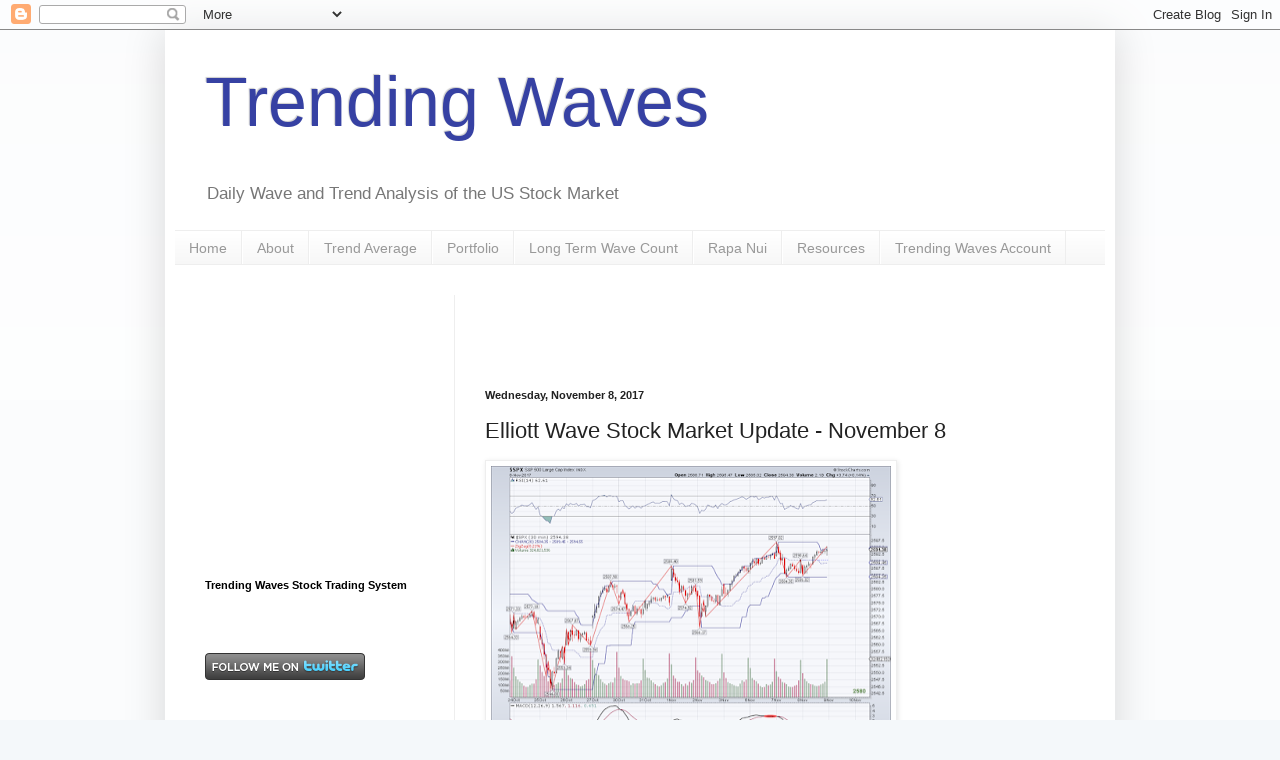

--- FILE ---
content_type: text/html; charset=utf-8
request_url: https://www.google.com/recaptcha/api2/aframe
body_size: 264
content:
<!DOCTYPE HTML><html><head><meta http-equiv="content-type" content="text/html; charset=UTF-8"></head><body><script nonce="oac9uGWAK9aj5rxBhvMcIw">/** Anti-fraud and anti-abuse applications only. See google.com/recaptcha */ try{var clients={'sodar':'https://pagead2.googlesyndication.com/pagead/sodar?'};window.addEventListener("message",function(a){try{if(a.source===window.parent){var b=JSON.parse(a.data);var c=clients[b['id']];if(c){var d=document.createElement('img');d.src=c+b['params']+'&rc='+(localStorage.getItem("rc::a")?sessionStorage.getItem("rc::b"):"");window.document.body.appendChild(d);sessionStorage.setItem("rc::e",parseInt(sessionStorage.getItem("rc::e")||0)+1);localStorage.setItem("rc::h",'1768915891684');}}}catch(b){}});window.parent.postMessage("_grecaptcha_ready", "*");}catch(b){}</script></body></html>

════

Brief
Go through the entries above and output them exactly, without pictures.

Solution for this problem
--- FILE ---
content_type: text/html; charset=utf-8
request_url: https://www.google.com/recaptcha/api2/aframe
body_size: 264
content:
<!DOCTYPE HTML><html><head><meta http-equiv="content-type" content="text/html; charset=UTF-8"></head><body><script nonce="oac9uGWAK9aj5rxBhvMcIw">/** Anti-fraud and anti-abuse applications only. See google.com/recaptcha */ try{var clients={'sodar':'https://pagead2.googlesyndication.com/pagead/sodar?'};window.addEventListener("message",function(a){try{if(a.source===window.parent){var b=JSON.parse(a.data);var c=clients[b['id']];if(c){var d=document.createElement('img');d.src=c+b['params']+'&rc='+(localStorage.getItem("rc::a")?sessionStorage.getItem("rc::b"):"");window.document.body.appendChild(d);sessionStorage.setItem("rc::e",parseInt(sessionStorage.getItem("rc::e")||0)+1);localStorage.setItem("rc::h",'1768915891684');}}}catch(b){}});window.parent.postMessage("_grecaptcha_ready", "*");}catch(b){}</script></body></html>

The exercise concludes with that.